Saved data entries
● ● ●

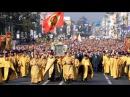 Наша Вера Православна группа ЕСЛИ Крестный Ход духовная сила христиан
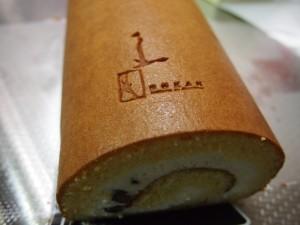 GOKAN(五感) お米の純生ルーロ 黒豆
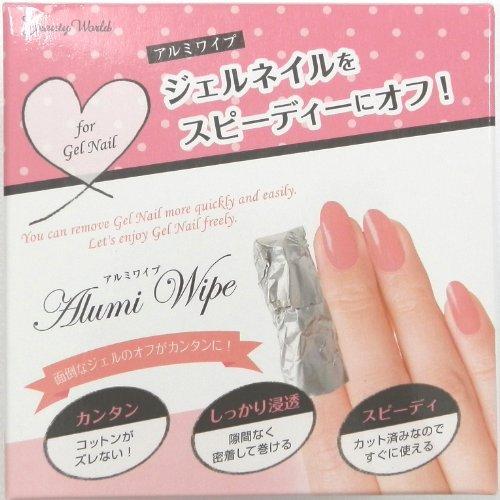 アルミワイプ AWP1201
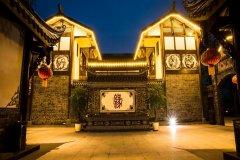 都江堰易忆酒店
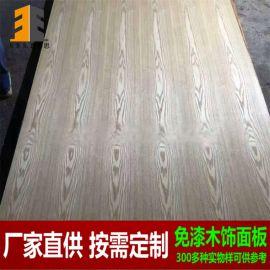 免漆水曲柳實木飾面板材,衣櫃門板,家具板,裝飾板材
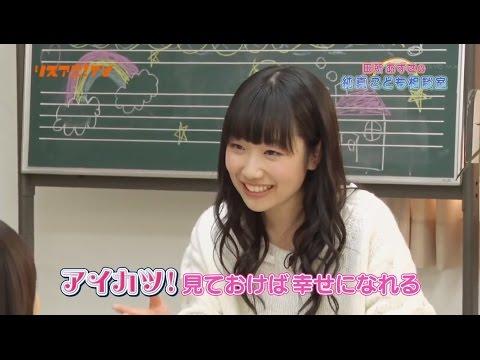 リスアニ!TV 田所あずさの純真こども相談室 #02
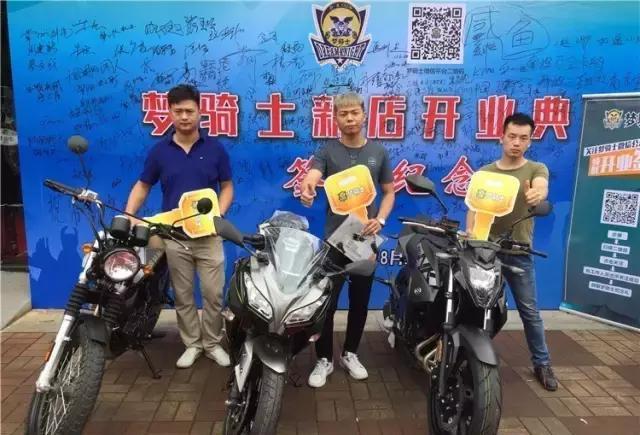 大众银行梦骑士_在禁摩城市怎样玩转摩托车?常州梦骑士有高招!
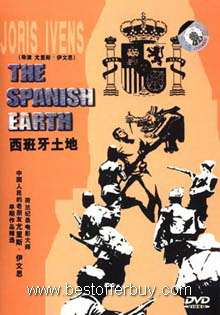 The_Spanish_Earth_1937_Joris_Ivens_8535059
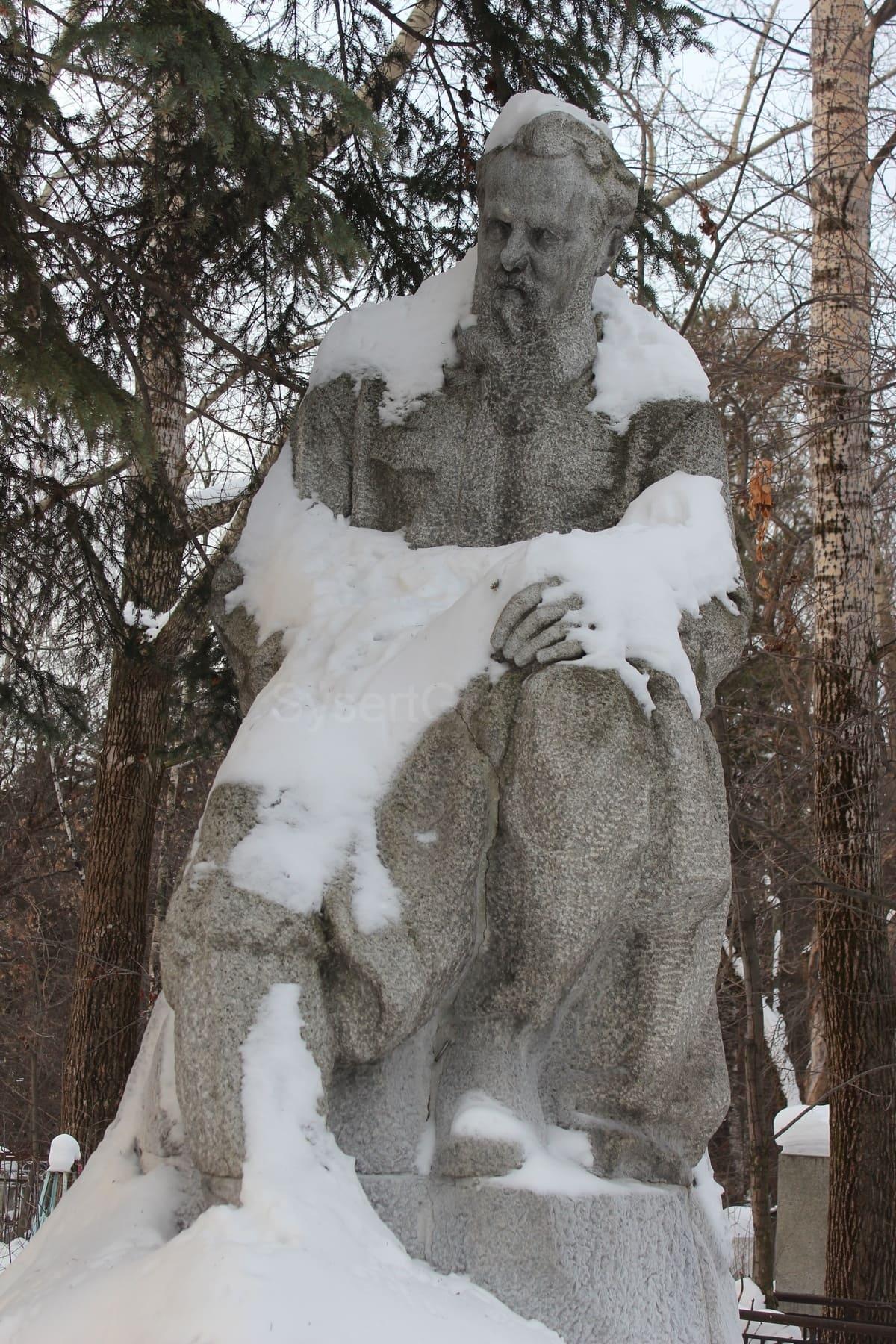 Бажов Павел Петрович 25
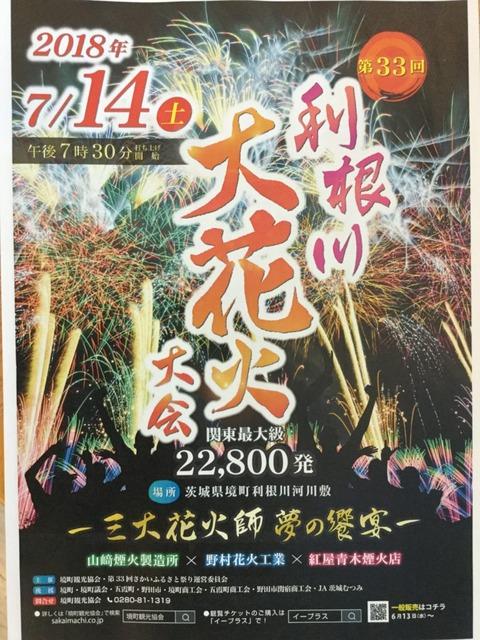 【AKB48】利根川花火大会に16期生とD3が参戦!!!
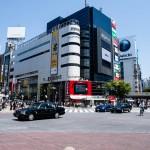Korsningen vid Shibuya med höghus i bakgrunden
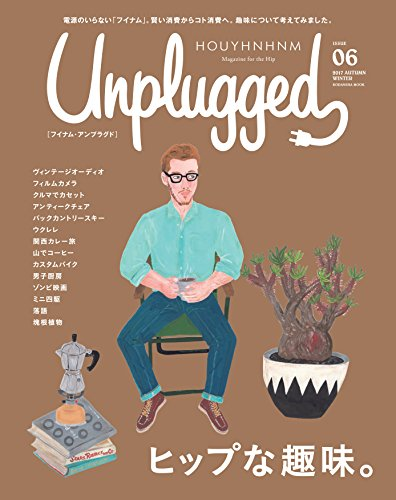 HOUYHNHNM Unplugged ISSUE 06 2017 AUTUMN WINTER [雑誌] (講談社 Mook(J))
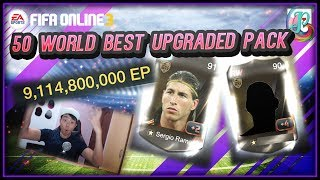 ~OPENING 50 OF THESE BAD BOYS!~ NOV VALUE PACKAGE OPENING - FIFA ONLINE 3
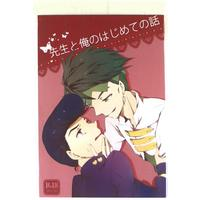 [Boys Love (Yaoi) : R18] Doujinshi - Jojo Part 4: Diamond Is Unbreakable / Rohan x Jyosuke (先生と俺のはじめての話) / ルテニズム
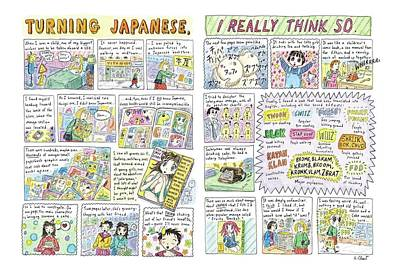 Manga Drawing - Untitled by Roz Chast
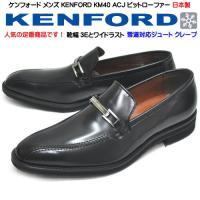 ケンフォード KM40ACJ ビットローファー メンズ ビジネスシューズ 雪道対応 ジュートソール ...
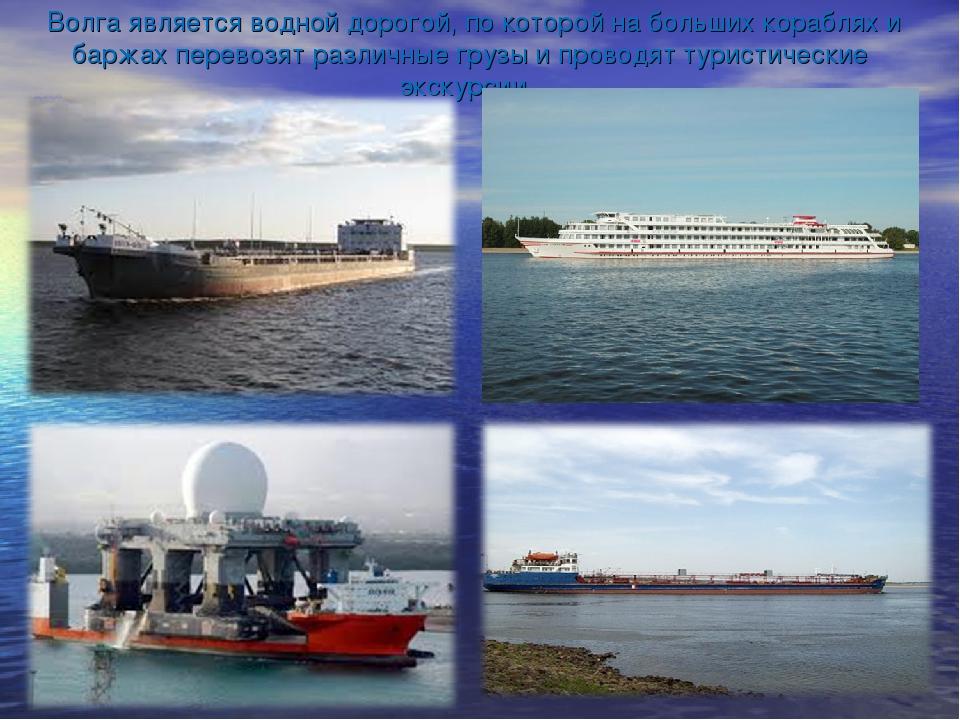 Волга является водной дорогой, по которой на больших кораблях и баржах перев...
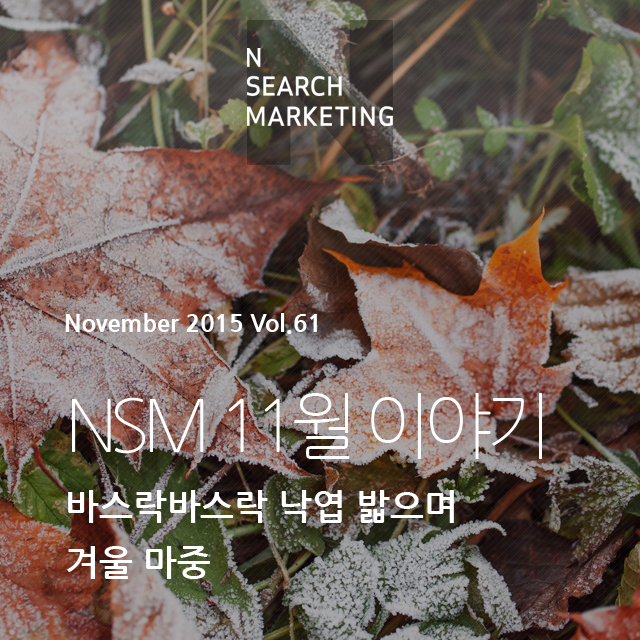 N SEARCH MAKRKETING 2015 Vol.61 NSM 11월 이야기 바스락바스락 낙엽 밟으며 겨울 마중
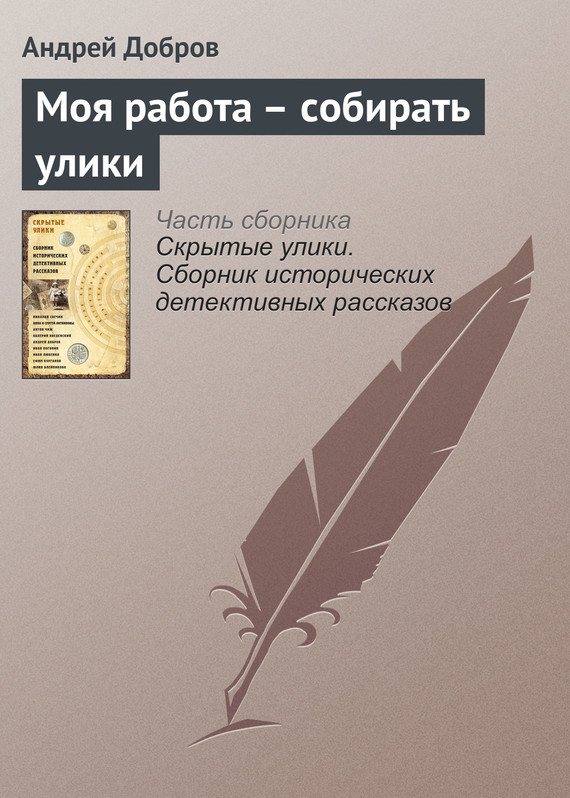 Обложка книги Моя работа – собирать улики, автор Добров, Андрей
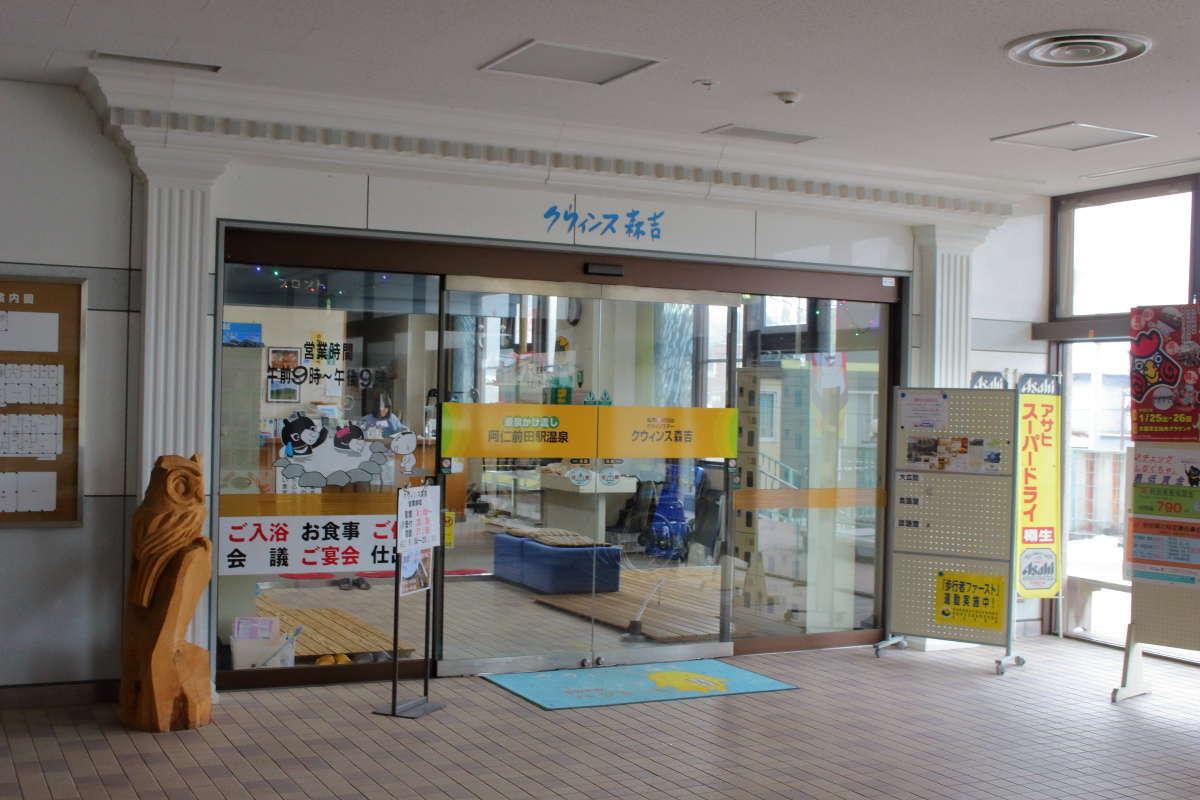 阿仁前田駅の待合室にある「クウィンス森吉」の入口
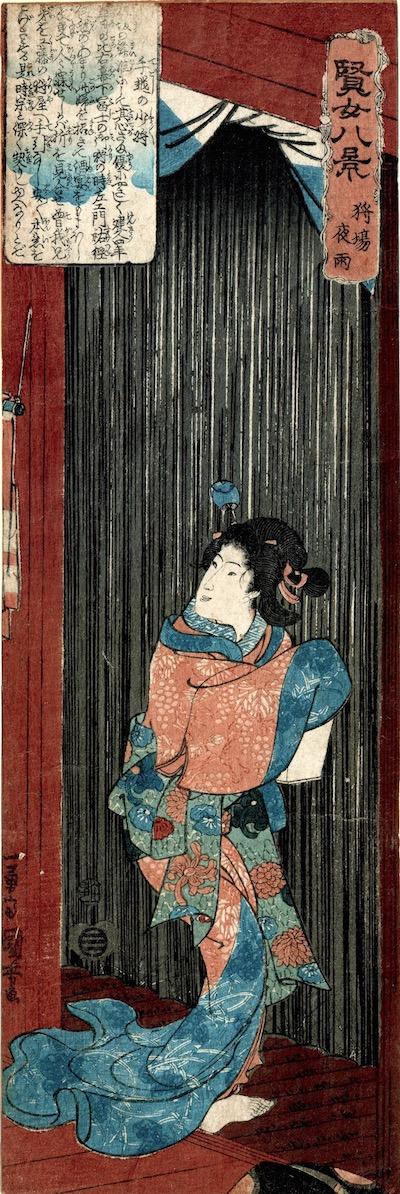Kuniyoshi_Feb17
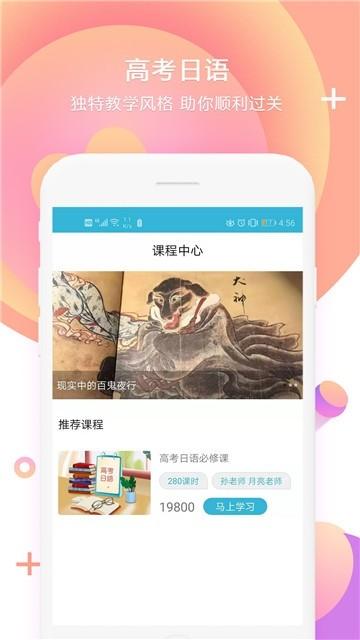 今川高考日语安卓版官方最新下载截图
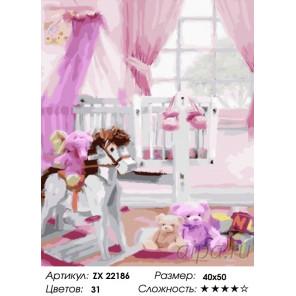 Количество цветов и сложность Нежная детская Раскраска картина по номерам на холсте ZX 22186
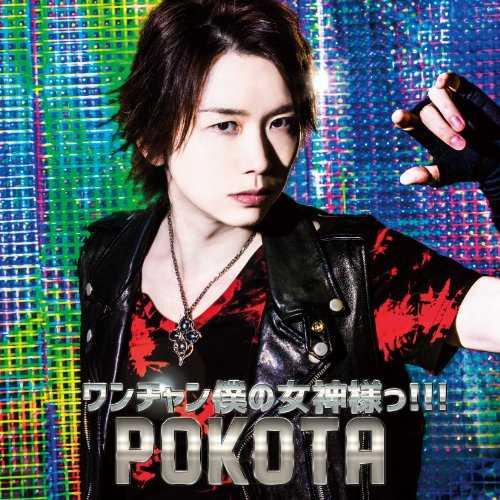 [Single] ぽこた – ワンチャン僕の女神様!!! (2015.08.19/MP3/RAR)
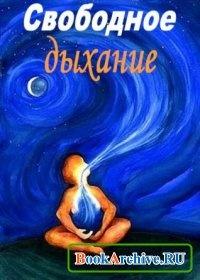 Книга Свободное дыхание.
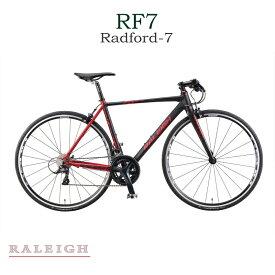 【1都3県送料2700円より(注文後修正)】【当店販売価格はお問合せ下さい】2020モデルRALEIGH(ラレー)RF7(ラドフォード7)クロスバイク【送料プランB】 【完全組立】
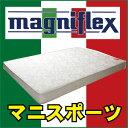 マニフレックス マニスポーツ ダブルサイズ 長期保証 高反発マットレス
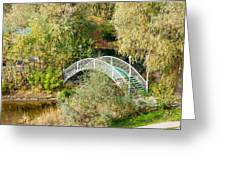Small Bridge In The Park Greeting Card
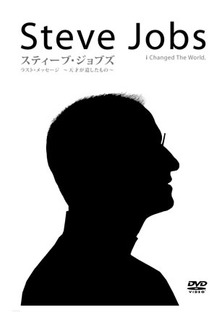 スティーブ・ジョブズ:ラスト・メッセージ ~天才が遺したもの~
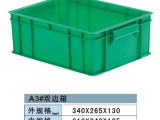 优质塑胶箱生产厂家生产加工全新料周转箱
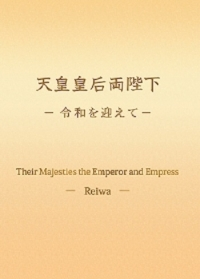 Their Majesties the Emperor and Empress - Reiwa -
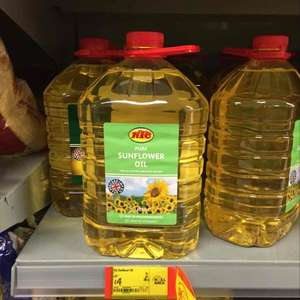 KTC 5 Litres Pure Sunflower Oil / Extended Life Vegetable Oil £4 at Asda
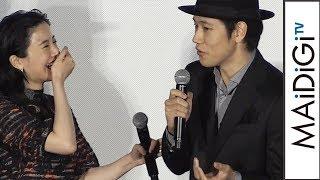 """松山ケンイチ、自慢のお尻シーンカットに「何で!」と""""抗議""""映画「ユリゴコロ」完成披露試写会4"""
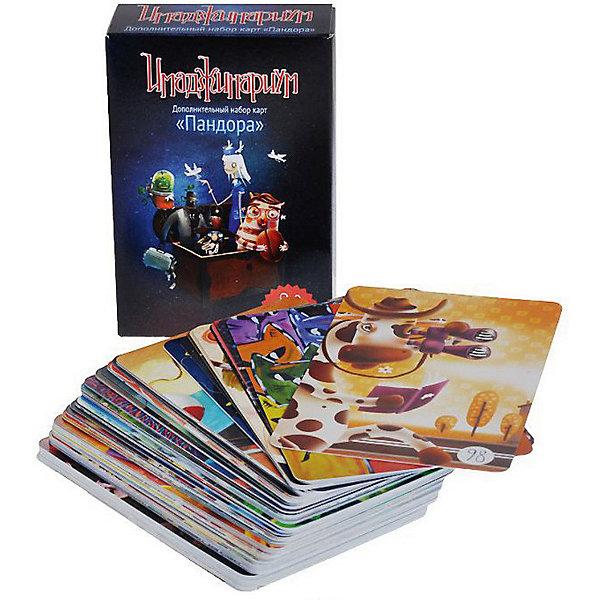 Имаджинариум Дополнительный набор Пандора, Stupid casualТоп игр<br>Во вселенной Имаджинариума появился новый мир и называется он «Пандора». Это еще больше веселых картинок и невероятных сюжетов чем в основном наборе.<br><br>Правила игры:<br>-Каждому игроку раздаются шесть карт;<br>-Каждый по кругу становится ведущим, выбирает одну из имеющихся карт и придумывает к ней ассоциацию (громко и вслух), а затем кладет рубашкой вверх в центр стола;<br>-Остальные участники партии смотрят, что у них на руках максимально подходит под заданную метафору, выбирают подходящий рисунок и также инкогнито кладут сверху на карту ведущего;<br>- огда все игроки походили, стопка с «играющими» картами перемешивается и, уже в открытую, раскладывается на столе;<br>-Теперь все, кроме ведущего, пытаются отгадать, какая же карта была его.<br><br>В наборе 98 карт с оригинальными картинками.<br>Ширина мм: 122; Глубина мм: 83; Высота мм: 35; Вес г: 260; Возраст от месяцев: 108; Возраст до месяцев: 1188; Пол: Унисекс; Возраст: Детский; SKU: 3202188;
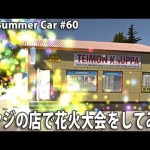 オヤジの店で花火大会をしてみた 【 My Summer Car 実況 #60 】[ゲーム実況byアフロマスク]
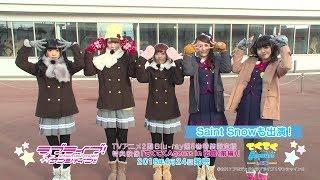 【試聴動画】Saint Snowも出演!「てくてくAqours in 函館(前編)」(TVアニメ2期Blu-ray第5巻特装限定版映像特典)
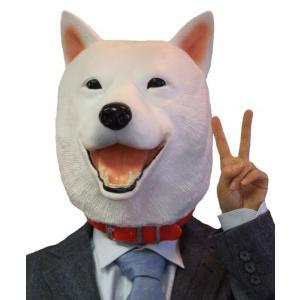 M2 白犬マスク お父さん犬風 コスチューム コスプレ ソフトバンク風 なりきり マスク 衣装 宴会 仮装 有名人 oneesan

● ● ●

• ABOUT THIS TASK:
Retype the entries above exactly, starting at their first line and ending with the line that holds "FIFA ONLINE 3"; pictures stay out.

• RESPONSE AREA:
 Наша Вера Православна группа ЕСЛИ Крестный Ход духовная сила христиан
 GOKAN(五感) お米の純生ルーロ 黒豆
 アルミワイプ AWP1201
 都江堰易忆酒店
 免漆水曲柳實木飾面板材,衣櫃門板,家具板,裝飾板材
 リスアニ!TV 田所あずさの純真こども相談室 #02
 大众银行梦骑士_在禁摩城市怎样玩转摩托车?常州梦骑士有高招!
 The_Spanish_Earth_1937_Joris_Ivens_8535059
 Бажов Павел Петрович 25
 【AKB48】利根川花火大会に16期生とD3が参戦!!!
Korsningen vid Shibuya med höghus i bakgrunden
 HOUYHNHNM Unplugged ISSUE 06 2017 AUTUMN WINTER [雑誌] (講談社 Mook(J))
 ~OPENING 50 OF THESE BAD BOYS!~ NOV VALUE PACKAGE OPENING - FIFA ONLINE 3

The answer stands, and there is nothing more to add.